* SELECTED PASSAGE
========
For each of these tracks (mono-/bi-/multilingual), the participating systems constructed their queries
(automatically or manually) from a common set of topics, created to simulate user information needs. Each topic
consists of three parts: a brief title statement; a one-sentence description; a more complex narrative specifying
the relevance assessment criteria. Topic sets were produced by native speakers in the nine document languages
and additionally for Chinese. A Japanese topic set will be made available in the future for use by participants in
further experiments. As in previous years, a condition was that, for each task attempted, a mandatory run using
the title and description fields had to be submitted. The objective is to facilitate comparison between the results
of different systems.
    Relevance assessment was also performed in all cases by native speakers. The number of documents in large
test collections such as CLEF makes it impractical to judge every document for relevance. Instead approximate
recall techniques are calculated using pooling techniques. The results submitted by the participating groups were
used to form a pool of documents for each topic and for each language by collecting the highly ranked
documents from all submissions. The results were then analysed and run statistics produced and distributed.
These are given in Appendix B.
Domain-Specific Information Retrieval: The rationale for this track is to study CLIR on other types of
collections, serving different kinds of information needs. The information provided by domain-specific scientific
documents is highly targeted and contains much terminology. The domain-specific track offered mono- and
bilingual tasks on the GIRT4 collection of social science documents. 25 topics were prepared in three languages:
English, German and Russian. The topics were created and relevance assessments were performed by domain
experts.
========
* SUPPLIED RECORDS

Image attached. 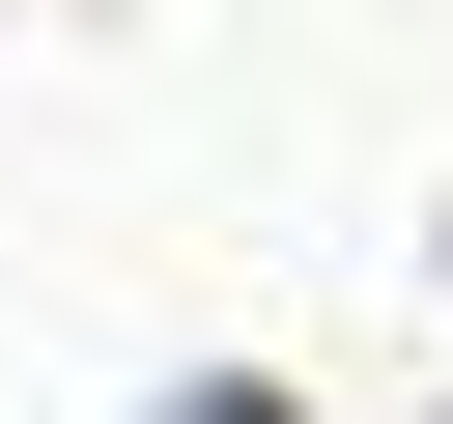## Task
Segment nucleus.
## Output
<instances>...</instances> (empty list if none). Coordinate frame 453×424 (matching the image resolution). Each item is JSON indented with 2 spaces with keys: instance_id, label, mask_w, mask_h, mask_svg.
Masks as SVG:
<instances>
[{
  "instance_id": "1",
  "label": "nucleus",
  "mask_w": 453,
  "mask_h": 424,
  "mask_svg": "<svg viewBox=\"0 0 453 424\" xmlns=\"http://www.w3.org/2000/svg\"><path fill=\"white\" fill-rule=\"evenodd\" d=\"M142 424H283V396H142Z\"/></svg>"
}]
</instances>
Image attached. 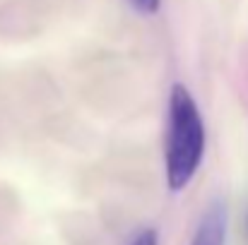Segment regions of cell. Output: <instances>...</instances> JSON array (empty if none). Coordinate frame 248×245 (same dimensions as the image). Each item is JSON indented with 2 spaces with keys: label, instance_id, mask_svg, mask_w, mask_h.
Here are the masks:
<instances>
[{
  "label": "cell",
  "instance_id": "4",
  "mask_svg": "<svg viewBox=\"0 0 248 245\" xmlns=\"http://www.w3.org/2000/svg\"><path fill=\"white\" fill-rule=\"evenodd\" d=\"M133 245H157V231L155 229H145L135 236Z\"/></svg>",
  "mask_w": 248,
  "mask_h": 245
},
{
  "label": "cell",
  "instance_id": "2",
  "mask_svg": "<svg viewBox=\"0 0 248 245\" xmlns=\"http://www.w3.org/2000/svg\"><path fill=\"white\" fill-rule=\"evenodd\" d=\"M224 243H227V204L222 200H215L205 209L190 245H224Z\"/></svg>",
  "mask_w": 248,
  "mask_h": 245
},
{
  "label": "cell",
  "instance_id": "3",
  "mask_svg": "<svg viewBox=\"0 0 248 245\" xmlns=\"http://www.w3.org/2000/svg\"><path fill=\"white\" fill-rule=\"evenodd\" d=\"M140 14H157L162 7V0H128Z\"/></svg>",
  "mask_w": 248,
  "mask_h": 245
},
{
  "label": "cell",
  "instance_id": "1",
  "mask_svg": "<svg viewBox=\"0 0 248 245\" xmlns=\"http://www.w3.org/2000/svg\"><path fill=\"white\" fill-rule=\"evenodd\" d=\"M205 157V123L193 94L183 84L169 91V123H166L164 166L169 190H183L198 173Z\"/></svg>",
  "mask_w": 248,
  "mask_h": 245
}]
</instances>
========
* REQUIRED TASK
Pick up the passage about the CLEF retrieval tracks and continue it from its final sentence.

* TASK RESULT
More information on the organisation of CLEF evaluation campaigns and the creation of the test collections or
the core tracks can be found in Martin Braschler and Carol Peters: CLEF 2002 Methodology and Metrics,
Advances in Cross-Language Information Retrieval: Results of the CLEF 2002 Evaluation Campaign. Lecture
Notes in Computer Science, Vol. 2785, Springer 2003.

1.2     Additional Tracks
Interactive CLIR (iCLEF): This was the third year in which an interactive track was offered at CLEF. Two
kinds of experiments were performed: experiments in cross-language document selection where the aim was to
compare the degree to which different translation strategies can help the retrieval of relevant documents, and full
cross-language search experiments where the user attempts to find as many relevant documents as possible with
the help of a complete interactive CLIR system.
Multilingual Question Answering (QAatCLEF): Question answering was introduced as a new activity in
CLEF 2003, and represents an important innovation as successful QA systems need to integrate both information
retrieval and natural language processing methodologies. The aim of this track is both to stimulate monolingual
work in the question answering area on languages other than English and to encourage the development of
experimental systems for cross-language QA. The track thus offered both monolingual and bilingual tasks:
monolingual systems were evaluated within the framework of three non-English European languages, Dutch,
Italian and Spanish while, in the cross-language task, Dutch, French, German, Italian or Spanish queries could be
used on an English document collection. 200 questions were offered for each task.
Cross-Language Retrieval in Image Collections (ImageCLEF): This track was offered for the first time in
CLEF 2003 as a pilot experiment. The task was to retrieve as many relevant images as possible on the basis of an
information need expressed in a language different from that of the document collection. 50 queries were made
available in five languages (Dutch, French, German, Italian and Spanish) to search a British-English image
collection. Searches could make use of the image content, the text captions or both.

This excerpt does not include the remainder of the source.